Text block
# Small sheep for fiber



## Ninny (Dec 7, 2009)

What are some small breeds that would be good for fiber?


----------



## big brown horse (Dec 7, 2009)

A border cheviot is on the smaller side.  THeir wool can be hand spun, says my book.  I have one and she is also very cute. 







This is Dolly before her shave.  See that cute curly-cue of wool by her face?  Her wool was just like Nelly Olsen's curls on The Little House on the Prarie.


----------



## no nonsense (Dec 8, 2009)

Cheviots are a meat breed. They have never been selected for wool production. You can spin any sheep's wool, but the best fibers come from breeds which have been selected for it for generations. Most of the good wool breeds are large, Merino, Cotswold, Lincoln, etc. You'll find all sorts of fantastic claims made by rare breed clubs, but most do not hold up to testing. Unimproved breeds such as Shetlands or Icelandics are all the rage, because they're small and come in different colors that handspinners seem to love, but they produce very poor wool, good mainly for rugs, not fine garments.


----------



## 6 sheep & a llama (Dec 8, 2009)

Finn sheep are smallish and have fine fiber.  They are white or colored.   I have two brown Finn.  Definitely check out Finn.  Good Luck.


----------



## Beekissed (Dec 8, 2009)

What is asked
1. Answer these questions about the thread on small sheep for fiber.
(a) What does the poster big brown horse say the book states about border cheviot wool?
(b) Which three large wool breeds does the poster no nonsense list by name?
(c) How many brown Finn sheep does the poster 6 sheep & a llama own?
2. Carry on the thread on small sheep for fiber from the point where it stops.

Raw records
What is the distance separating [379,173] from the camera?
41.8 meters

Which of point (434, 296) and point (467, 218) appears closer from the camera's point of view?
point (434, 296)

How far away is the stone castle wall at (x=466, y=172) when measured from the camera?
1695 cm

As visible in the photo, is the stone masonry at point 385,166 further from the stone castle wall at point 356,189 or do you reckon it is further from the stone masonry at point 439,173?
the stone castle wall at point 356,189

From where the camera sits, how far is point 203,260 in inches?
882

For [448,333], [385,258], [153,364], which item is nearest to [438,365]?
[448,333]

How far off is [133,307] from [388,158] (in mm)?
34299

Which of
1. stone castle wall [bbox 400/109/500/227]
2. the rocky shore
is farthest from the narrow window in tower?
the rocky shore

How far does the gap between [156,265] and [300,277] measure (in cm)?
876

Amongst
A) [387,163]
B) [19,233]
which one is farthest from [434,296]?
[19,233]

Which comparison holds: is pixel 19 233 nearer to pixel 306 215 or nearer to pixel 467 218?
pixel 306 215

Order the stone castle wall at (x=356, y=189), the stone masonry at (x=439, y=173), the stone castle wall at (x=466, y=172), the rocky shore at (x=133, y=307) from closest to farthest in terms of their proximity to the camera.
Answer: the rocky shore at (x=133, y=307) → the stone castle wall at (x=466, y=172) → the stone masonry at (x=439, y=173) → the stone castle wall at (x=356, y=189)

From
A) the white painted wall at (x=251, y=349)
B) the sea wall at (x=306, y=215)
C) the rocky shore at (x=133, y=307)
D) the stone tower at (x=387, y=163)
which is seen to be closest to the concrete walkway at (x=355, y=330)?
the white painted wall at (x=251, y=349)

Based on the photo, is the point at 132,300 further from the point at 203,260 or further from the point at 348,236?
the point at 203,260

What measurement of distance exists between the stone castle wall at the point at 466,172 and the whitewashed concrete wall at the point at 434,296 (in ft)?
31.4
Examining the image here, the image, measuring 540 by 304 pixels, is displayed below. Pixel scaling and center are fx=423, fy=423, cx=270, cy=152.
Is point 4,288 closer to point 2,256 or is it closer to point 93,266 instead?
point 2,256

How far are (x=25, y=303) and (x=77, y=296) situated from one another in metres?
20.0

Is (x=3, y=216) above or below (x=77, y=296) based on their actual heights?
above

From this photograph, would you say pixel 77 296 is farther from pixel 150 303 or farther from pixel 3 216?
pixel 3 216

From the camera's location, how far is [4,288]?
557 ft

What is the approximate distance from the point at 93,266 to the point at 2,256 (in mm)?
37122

Results of the tasks
1.
(a) Their wool can be hand spun.
(b) Merino, Cotswold and Lincoln.
(c) Two.

2.
Ninny said:
			
		

> What are some small breeds that would be good for fiber?


This link may be helpful to you:

http://www.ansi.okstate.edu/breeds/sheep/


----------



## Beekissed (Dec 8, 2009)

The Soay sheep sound small and could be what you are looking for in regards to fiber.


----------



## big brown horse (Dec 9, 2009)

_*Cheviot wool has a distinctive helical crimp, which gives it that highly desirable resilience. Cheviot wool is often blended into other yarns to give resilience and durability to the finished article. The fleece is dense and long-stapled, of 56s-50s quality, and springy to the touch. These special properties also help reduce fleece rot and fly strike problems. 

Bred to look after themselves, Cheviots need less husbandry. Their ease of lambing and strong mothering instinct means fewer lambing problems. Hard black feet make them less prone to foot rot. Their tendency for worm resistance means less drenching, less crutching and less fly strike. With wool-free faces, Cheviots never suffer from wool blindness*._

I put her wool on craigslist and had mulitple callers wanting it within hours.  I gave it to a mother who spins wool.  She was planning to make sweaters for her boys out of Dolly's wool.  They have a light-weight, medium-wool fleece that is easy to hand-spin. 

She is an easy keeper, which is why I have her.  These sheep are extremely hardy and can withstand very harsh winters. She will also have yummy, meaty lambs if I ever get her preggos.  Nice, dual-purpose sheep if you ask me, more bang for your buck.  

Not saying Border Cheviots have the "best wool in the world", but she is small and produces tons of it that can be used for sweaters and such. 

Oh yeah, dont forget she is so cute!!


----------



## freemotion (Dec 9, 2009)

I think the fine garment wool is not what most home spinners care about.  They are not making tropical weight wool sportcoats for their dh's, usually.


----------



## ksalvagno (Dec 9, 2009)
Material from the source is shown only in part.